А парк был вечен и великолепен. Чистый, белый снег не был испорчен человеческими следами и сиял россыпями бриллиантов на косом солнышке, что выглянуло на часок среди хмурого дня, словно принося свои извинения за то, что так редко баловало своим посещением людей в декабре. Одинокая лыжня разрезала это нетронутое пространство. Немного в стороне слышался веселый ребячий визг. Парк завершался спуском вниз к узенькой речке, что замерзла в эту зиму. Там, с небольшой горки, катались дети. Как хорошо, что в этом году много снега, ребятишки достали и лыжи, и санки.
-- Загорушки, - вспомнила Люба ласковое название местной горки.
Это была даже не горка, просто местность с одного боку парка отлого спускалась вниз, а сам парк стоял на берегу оврага. Там дети не катались. Круто было. Лишь порой смельчаки лезли туда через снег, но редко кто решался скатиться вниз.

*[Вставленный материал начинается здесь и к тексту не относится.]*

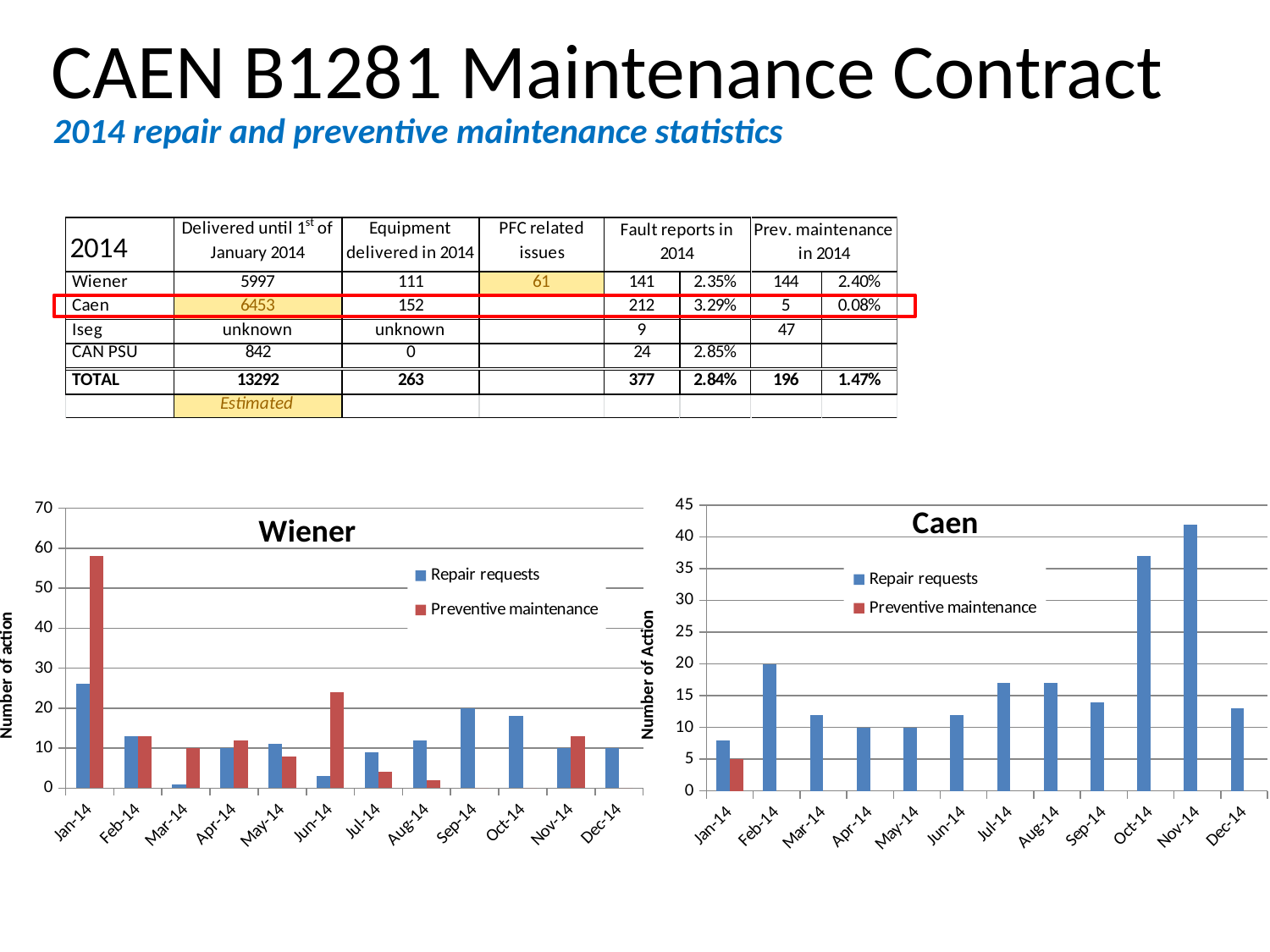
In the Caen chart, which month has the highest number of repair requests? Nov-14 In the Wiener chart, which month has the lowest number of repair requests? Mar-14 How many months are shown on the x axis of the Wiener chart? 12 What kind of chart is the Wiener chart? Bar chart In the Wiener chart, which is larger in Jun-14: repair requests or preventive maintenance? Preventive maintenance In the Caen chart, is the repair requests value for Feb-14 greater or less than 15? greater In the Caen chart, is the repair requests value for Oct-14 greater or less than 30? greater In the Caen chart, which is larger in Jan-14: repair requests or preventive maintenance? Repair requests In the Wiener chart, is the repair requests value for Jan-14 greater or less than 20? greater How many series does the legend of the Caen chart list? 2 In the Wiener chart, which month has the highest preventive maintenance value? Jan-14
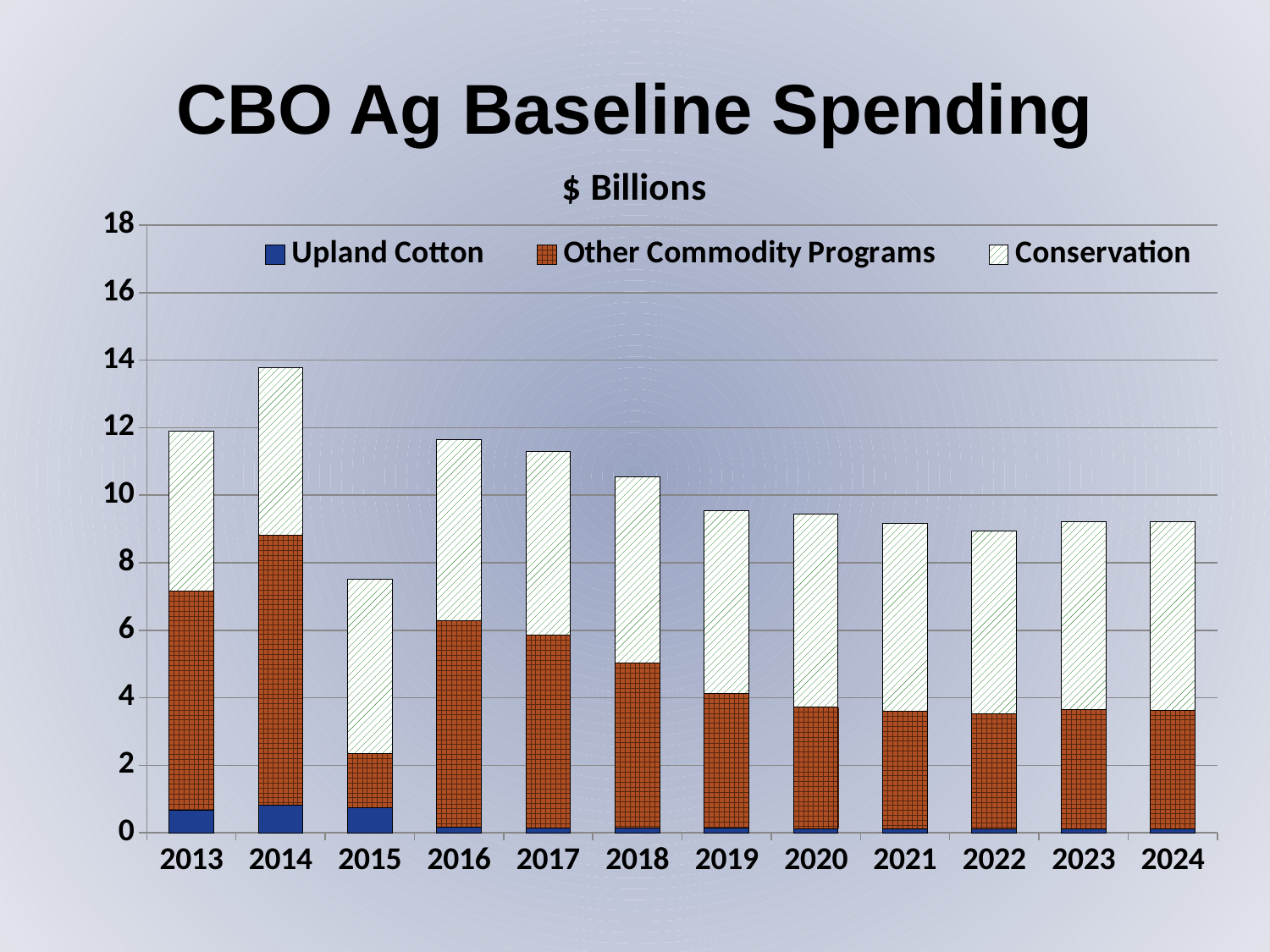
What unit is shown above the chart? $ Billions Do the total bars generally rise or fall from 2016 to 2022? fall How many years are shown along the x axis of the chart? 12 Is the total bar for 2014 greater or less than 12? greater Which year has the shortest total bar? 2015 What kind of chart is shown on the slide? Stacked bar chart How many series does the chart's legend list? 3 Is the total bar for 2015 greater or less than 8? less Is the total bar for 2024 greater or less than 10? less What is the title of the slide's chart? $ Billions Which year has the taller total bar, 2013 or 2018? 2013 Which year has the tallest total bar? 2014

Глядя на это великолепие, слушая звонкие голоса, Люба вдруг почувствовала в душе небывалое спокойствие. Стало хорошо-хорошо на душе. "Умиротворение", - вот такое хорошее вспомнилось слово.
-- Нет, я буду встречать Новый год по всем правилам. Ну и подумаешь, что одна. Я докажу себе, что больше не боюсь одиночества. Да, не забыть позвонить Веронике и еще раз сказать, что не приду к ним. Я одна встречу Новый год. Жизнь продолжается. Итак, решено. Сейчас иду домой и озадачиваюсь праздничным столом. Зажарю целиком курочку. Я люблю жареную курицу. Зайду куплю хорошей рыбы. Форели. Мне она больше семги даже нравится. Тоненько настрогаю, украшу оливками. И сделаю один салатик. Оливье. Только брошу туда вместо соленых огурцов авокадо. Замечательный салат. И все! Хватит. И так буду неделю есть. Хотя нет. Надо сварить картошки. Без неё, как говорил отец, и праздничный стол не стол. Открою шампанское, выпью под бой курантов. Одна! У меня все нормально в жизни, - улыбаясь, Люба пошла домой. - Мне надо все успеть приготовить к одиннадцати часам ночи. В одиннадцать я ухожу смотреть лунное затмение. Но тогда я не успею к бою курантов. Ну и подумаешь! За стол я сяду после двенадцати. Или до двенадцати попробовать успеть?